* [TAREFA A]:
Duplique sem qualquer alteração as linhas das entradas que começam na linha com "What distance intervenes" e seguem até ao fim das entradas, incluindo ambas as extremidades.

* [TEXTO FORNECIDO]:
━━━━━━━━━━━━━━━━━━━━

Estrategicamente, a Turquia pode permitir uma tripla abordagem geopolítica por parte da União Europeia nos próximos anos. A Europa pode voltar a olhar para o Mediterrâneo, pode começar a tornar-se num agente activo na questão do Médio Oriente e pode também permitir o aproveitamento dos recursos energéticos da zona do Cáucaso. A localização geoestratégica da Turquia pode ser de facto importante para o futuro da União?

A Turquia era e é importante, porque permite o acesso a países como o Iraque, Irão, Síria, países importantes no Médio Oriente. Durante a Guerra Fria, a Turquia era um dos pontos cruciais na defesa do ocidente e daí a sua presença em organizações como a NATO. Hoje em dia, a geopolítica já não é tão importante. O cenário alterou-se. Quem domina o mundo é quem tem mísseis inteligentes e armas nucleares. Mas a verdade é que isso depende do carácter das próprias relações internacionais. Para invadir o Iraque, os Estados Unidos não precisaram do apoio da Turquia, por exemplo. Isso indica que a importância geoestratégica turca não é tão importante como muitos presumiam.

━━━━━━━━━━━━━━━━━━━━

* [MATERIAL FORNECIDO]:
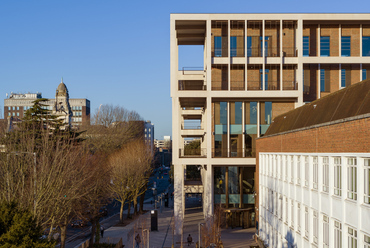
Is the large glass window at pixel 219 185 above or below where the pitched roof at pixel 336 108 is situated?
below

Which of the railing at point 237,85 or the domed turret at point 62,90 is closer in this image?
the railing at point 237,85

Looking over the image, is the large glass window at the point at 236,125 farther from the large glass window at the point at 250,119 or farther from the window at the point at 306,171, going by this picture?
the window at the point at 306,171

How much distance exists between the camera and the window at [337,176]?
17.0m

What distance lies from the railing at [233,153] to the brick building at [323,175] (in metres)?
9.61

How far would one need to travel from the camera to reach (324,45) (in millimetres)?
40938

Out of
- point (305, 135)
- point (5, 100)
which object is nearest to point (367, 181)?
point (305, 135)

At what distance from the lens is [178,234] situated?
4019cm

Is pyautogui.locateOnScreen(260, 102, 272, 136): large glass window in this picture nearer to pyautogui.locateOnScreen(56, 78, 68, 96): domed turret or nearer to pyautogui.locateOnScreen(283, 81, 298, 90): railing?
pyautogui.locateOnScreen(283, 81, 298, 90): railing

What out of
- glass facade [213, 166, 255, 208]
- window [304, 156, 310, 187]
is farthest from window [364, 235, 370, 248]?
glass facade [213, 166, 255, 208]

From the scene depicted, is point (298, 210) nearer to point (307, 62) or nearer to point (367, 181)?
point (367, 181)

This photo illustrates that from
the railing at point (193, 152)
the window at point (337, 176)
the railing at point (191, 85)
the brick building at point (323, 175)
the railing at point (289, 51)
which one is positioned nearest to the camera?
the brick building at point (323, 175)

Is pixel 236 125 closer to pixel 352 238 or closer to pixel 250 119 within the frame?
pixel 250 119

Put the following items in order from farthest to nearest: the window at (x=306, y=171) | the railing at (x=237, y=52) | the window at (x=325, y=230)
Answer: the railing at (x=237, y=52) → the window at (x=306, y=171) → the window at (x=325, y=230)

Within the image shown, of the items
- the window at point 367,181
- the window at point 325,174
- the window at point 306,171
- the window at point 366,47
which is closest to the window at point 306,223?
the window at point 306,171
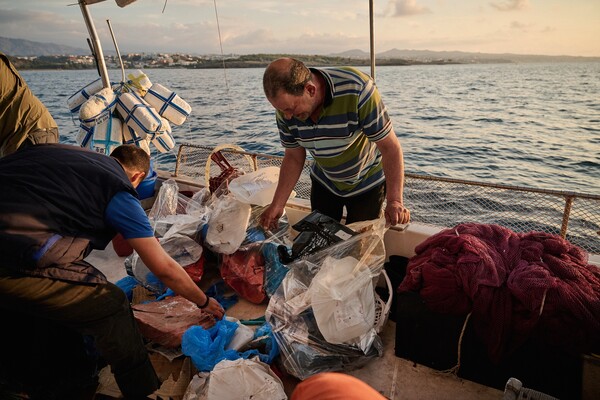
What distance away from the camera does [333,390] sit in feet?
2.50

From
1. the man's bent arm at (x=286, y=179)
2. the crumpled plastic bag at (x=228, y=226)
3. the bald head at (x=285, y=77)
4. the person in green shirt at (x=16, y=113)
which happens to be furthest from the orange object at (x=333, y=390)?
the person in green shirt at (x=16, y=113)

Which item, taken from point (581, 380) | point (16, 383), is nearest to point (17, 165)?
point (16, 383)

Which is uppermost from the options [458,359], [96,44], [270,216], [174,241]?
[96,44]

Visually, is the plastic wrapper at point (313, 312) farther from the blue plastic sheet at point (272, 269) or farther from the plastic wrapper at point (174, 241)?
the plastic wrapper at point (174, 241)

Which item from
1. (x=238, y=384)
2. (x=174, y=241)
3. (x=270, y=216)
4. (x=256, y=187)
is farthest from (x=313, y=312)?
(x=174, y=241)

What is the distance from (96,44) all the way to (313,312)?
3962mm

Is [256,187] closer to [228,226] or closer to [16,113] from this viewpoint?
[228,226]

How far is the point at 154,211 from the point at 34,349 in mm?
1539

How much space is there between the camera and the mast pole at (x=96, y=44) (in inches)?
155

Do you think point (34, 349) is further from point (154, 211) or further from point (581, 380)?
point (581, 380)

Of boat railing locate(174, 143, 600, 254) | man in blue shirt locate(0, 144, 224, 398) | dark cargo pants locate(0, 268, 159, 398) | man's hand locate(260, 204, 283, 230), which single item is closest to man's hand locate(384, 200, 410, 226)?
man's hand locate(260, 204, 283, 230)

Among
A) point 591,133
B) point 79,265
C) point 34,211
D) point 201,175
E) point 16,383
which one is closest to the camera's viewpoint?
point 34,211

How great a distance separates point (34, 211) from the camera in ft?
4.73

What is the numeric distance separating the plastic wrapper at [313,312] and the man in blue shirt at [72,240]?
24.3 inches
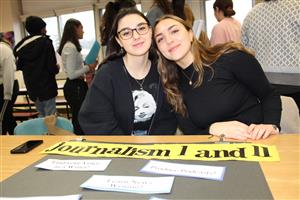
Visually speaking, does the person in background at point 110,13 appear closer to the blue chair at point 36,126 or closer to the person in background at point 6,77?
the blue chair at point 36,126

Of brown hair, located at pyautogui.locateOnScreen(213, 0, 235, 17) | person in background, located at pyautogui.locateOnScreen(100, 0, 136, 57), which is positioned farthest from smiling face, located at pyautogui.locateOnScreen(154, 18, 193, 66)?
brown hair, located at pyautogui.locateOnScreen(213, 0, 235, 17)

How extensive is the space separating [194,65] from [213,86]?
0.42 ft

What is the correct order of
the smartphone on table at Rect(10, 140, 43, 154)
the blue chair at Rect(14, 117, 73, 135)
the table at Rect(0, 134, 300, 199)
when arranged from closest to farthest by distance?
the table at Rect(0, 134, 300, 199) → the smartphone on table at Rect(10, 140, 43, 154) → the blue chair at Rect(14, 117, 73, 135)

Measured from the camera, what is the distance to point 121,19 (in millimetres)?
1632

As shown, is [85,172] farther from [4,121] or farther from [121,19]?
[4,121]

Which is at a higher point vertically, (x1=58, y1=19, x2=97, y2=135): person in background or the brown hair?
the brown hair

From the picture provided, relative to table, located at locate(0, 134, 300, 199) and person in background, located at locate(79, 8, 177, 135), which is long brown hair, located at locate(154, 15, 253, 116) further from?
table, located at locate(0, 134, 300, 199)

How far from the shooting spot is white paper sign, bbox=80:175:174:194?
886 millimetres

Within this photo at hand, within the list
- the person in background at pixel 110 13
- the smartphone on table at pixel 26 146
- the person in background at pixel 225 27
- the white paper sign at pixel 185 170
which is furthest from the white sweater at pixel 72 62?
the white paper sign at pixel 185 170

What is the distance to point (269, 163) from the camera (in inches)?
39.9

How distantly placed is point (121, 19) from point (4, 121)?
7.98 feet

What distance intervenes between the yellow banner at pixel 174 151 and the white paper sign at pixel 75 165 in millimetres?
71

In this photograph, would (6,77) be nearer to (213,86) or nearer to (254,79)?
(213,86)

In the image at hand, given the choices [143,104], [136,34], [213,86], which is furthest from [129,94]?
[213,86]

━━━━━━━━━━━━━━━━━━━━

* [TAREFA B]:
Resuma o texto sobre a Turquia em duas frases.

* [RESPOSTA A]:
What distance intervenes between the yellow banner at pixel 174 151 and the white paper sign at pixel 75 165 in millimetres?
71

In this photograph, would (6,77) be nearer to (213,86) or nearer to (254,79)?
(213,86)

In the image at hand, given the choices [143,104], [136,34], [213,86], which is furthest from [129,94]?
[213,86]

* [RESPOSTA B]:
O texto pergunta se a localização geoestratégica da Turquia pode ser importante para o futuro da União Europeia, que por meio dela poderia voltar a olhar para o Mediterrâneo, agir no Médio Oriente e aproveitar os recursos energéticos do Cáucaso. A resposta reconhece que a Turquia dá acesso a países como o Iraque, o Irão e a Síria e foi crucial na defesa do ocidente durante a Guerra Fria, mas considera que hoje a geopolítica pesa menos, como indica o facto de os Estados Unidos terem invadido o Iraque sem o apoio turco.